FAKTA HUKUM, Jumat (24 Juli 2026). JAKARTA - Direktorat Jenderal Kekayaan Intelektual (DJKI) Kementerian Hukum menyosialisasikan kebijakan tarif Rp0 untuk pencatatan ciptaan lagu dan musik kepada para musisi serta pelaku industri musik di Gedung DJKI, Jakarta, Jumat (24/7/2026).
Kebijakan yang mulai berlaku pada 1 Agustus 2026 itu diharapkan dapat meningkatkan jumlah pencatatan karya sekaligus memperkuat tata kelola data lagu nasional.
Direktur Jenderal Kekayaan Intelektual, Hermansyah Siregar, mengatakan kebijakan tersebut merupakan bentuk kemudahan yang diberikan pemerintah kepada para pencipta lagu dan pemilik hak terkait agar semakin banyak karya yang tercatat secara resmi dalam sistem DJKI.
"Mulai 1 Agustus nanti kebijakan tarif Rp0 sudah mulai berlaku. Kami berharap para pencipta lagu dapat memanfaatkan kesempatan ini untuk segera mencatatkan karya-karyanya," kata Hermansyah.
Menurutnya, meningkatnya jumlah pencatatan lagu perlu diimbangi dengan penguatan Pusat Data Lagu dan Musik (PDLM) sebagai basis pengelolaan data yang akurat dan terintegrasi.
DJKI terus mengembangkan PDLM agar menjadi rujukan utama data lagu nasional atau single source of truth.

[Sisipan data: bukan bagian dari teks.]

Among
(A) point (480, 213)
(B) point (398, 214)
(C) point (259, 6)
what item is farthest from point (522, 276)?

Hermansyah menjelaskan, pengembangan PDLM merupakan amanat Peraturan Pemerintah Nomor 56 Tahun 2021 yang menugaskan DJKI membangun pusat data lagu nasional.
Sistem tersebut diharapkan mampu mendukung perlindungan hak ekonomi maupun hak moral para pencipta lagu dan pemilik hak terkait.

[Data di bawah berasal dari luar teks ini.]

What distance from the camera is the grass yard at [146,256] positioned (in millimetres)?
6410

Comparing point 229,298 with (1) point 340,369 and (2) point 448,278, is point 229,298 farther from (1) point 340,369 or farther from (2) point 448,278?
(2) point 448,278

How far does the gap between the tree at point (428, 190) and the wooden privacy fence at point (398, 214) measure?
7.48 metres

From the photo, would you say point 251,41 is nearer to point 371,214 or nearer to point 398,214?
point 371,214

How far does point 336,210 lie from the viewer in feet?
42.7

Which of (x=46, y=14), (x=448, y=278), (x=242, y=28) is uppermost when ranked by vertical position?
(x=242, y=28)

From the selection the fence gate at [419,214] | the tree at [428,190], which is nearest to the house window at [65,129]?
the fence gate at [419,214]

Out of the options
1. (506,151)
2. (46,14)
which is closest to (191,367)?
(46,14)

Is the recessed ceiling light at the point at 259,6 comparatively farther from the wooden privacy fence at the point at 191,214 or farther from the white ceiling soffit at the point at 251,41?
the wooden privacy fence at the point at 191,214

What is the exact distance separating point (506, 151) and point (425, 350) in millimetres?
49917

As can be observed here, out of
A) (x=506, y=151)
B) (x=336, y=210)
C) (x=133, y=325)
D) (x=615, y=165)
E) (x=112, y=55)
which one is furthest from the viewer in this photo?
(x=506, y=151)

"Dengan begitu hak-hak ekonomi dan hak moral dari teman-teman para pencipta lagu, pemilik hak terkait itu bisa dilindungi dan bisa dipertanggungjawabkan keakuratan serta validitasnya secara lebih optimal," ujarnya.
Dalam kegiatan tersebut, musisi Ikke Nurjanah menyampaikan apresiasinya terhadap kebijakan tarif Rp0. Menurutnya, langkah pemerintah akan mempermudah para pencipta lagu yang memiliki banyak karya untuk melakukan pencatatan sekaligus memperkuat ekosistem industri musik nasional.

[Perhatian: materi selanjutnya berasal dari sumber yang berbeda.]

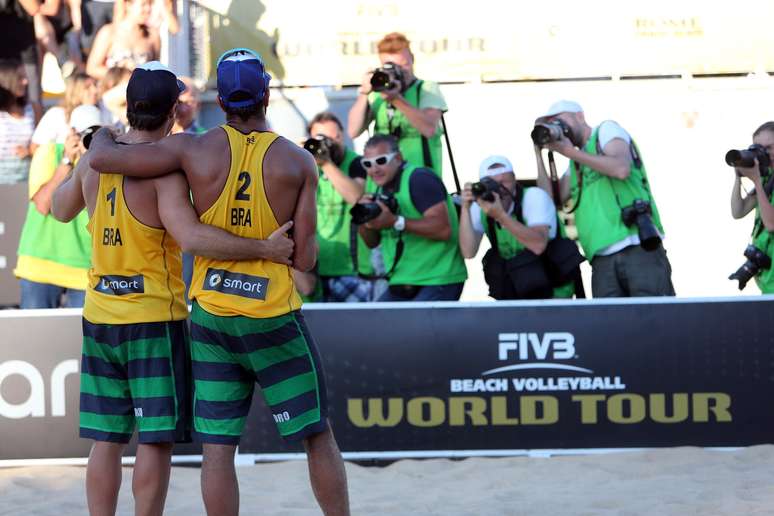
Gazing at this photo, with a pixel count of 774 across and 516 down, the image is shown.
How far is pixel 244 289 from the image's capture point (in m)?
4.02

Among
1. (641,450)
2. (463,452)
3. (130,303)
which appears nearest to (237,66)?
(130,303)

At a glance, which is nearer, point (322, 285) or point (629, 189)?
point (629, 189)

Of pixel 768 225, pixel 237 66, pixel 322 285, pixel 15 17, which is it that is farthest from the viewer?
pixel 15 17

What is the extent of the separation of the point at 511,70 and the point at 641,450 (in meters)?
3.44

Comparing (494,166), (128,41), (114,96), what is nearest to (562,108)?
(494,166)

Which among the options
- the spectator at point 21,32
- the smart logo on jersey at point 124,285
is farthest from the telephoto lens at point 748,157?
the spectator at point 21,32

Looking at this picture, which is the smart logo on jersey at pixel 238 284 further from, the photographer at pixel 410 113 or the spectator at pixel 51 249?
the photographer at pixel 410 113

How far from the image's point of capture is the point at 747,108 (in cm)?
884

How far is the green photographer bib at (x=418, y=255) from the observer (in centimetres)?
657

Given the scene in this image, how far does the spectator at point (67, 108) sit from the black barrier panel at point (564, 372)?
1432 mm

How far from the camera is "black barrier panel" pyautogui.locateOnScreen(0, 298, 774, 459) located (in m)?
6.11

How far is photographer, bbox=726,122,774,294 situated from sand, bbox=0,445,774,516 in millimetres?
1001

Ia menilai pencatatan karya yang semakin mudah akan menghasilkan basis data yang lebih akurat, memberikan kepastian hukum bagi para pelaku musik, serta mendorong mereka untuk terus berkarya.
"Kehadiran pemerintah melalui tarif Rp0 sangat meringankan kami dalam proses pendataan sehingga dapat memberikan data yang akurat kepada negara. Dengan adanya pelindungan, regulasi, dan kepastian hukum, kami juga semakin semangat untuk terus berkarya," ujar Ikke.
DJKI mengimbau para pencipta, pelaku pertunjukan, dan produser fonogram untuk memanfaatkan kebijakan pencatatan tanpa biaya tersebut mulai 1 Agustus 2026.
Pencatatan hak cipta dan hak terkait menjadi bukti administratif atas kepemilikan karya yang dapat digunakan sebagai alat pembuktian apabila terjadi sengketa, sekaligus mendukung pengelolaan hak ekonomi di masa mendatang.
Melalui kebijakan ini, pemerintah berharap semakin banyak karya musik Indonesia tercatat secara resmi sehingga perlindungan kekayaan intelektual, kepastian hukum, dan tata kelola industri musik nasional dapat terus diperkuat.